The revelation is notable as NVIDIA has yet to announce any new Tesla accelerators or matching GPUs. The company’s current Tesla V100s, based on the GV100 GPU, were first announced back at GTC 2017, so NVIDIA’s compute accelerators are due for a major refresh. However it’s a bit surprising to see anyone other than NVIDIA reveal any details about the new parts, given how buttoned-down the company normally is about such details.

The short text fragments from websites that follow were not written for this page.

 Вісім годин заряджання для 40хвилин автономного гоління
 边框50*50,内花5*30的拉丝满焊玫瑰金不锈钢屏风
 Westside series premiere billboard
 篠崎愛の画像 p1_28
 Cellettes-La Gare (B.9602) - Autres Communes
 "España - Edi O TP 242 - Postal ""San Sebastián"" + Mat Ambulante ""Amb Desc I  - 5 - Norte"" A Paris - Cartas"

At any rate, according to Indiana University the group expects to have their new accelerators installed by later this summer, with Big Red 200 running in CPU-only mode for now. The Next Platform article goes on to state that the newer accelerators will deliver “70 percent to 75 percent more performance” than NVIDIA’s current V100 accelerators, which assuming it’s accurate, would make for a hefty generational upgrade in performance. Though as always, with multiple modes of compute involved – everything from straight FP32 vector math to tensor operations to low precision operations – the devil is in the details on where those performance gains would most be realized.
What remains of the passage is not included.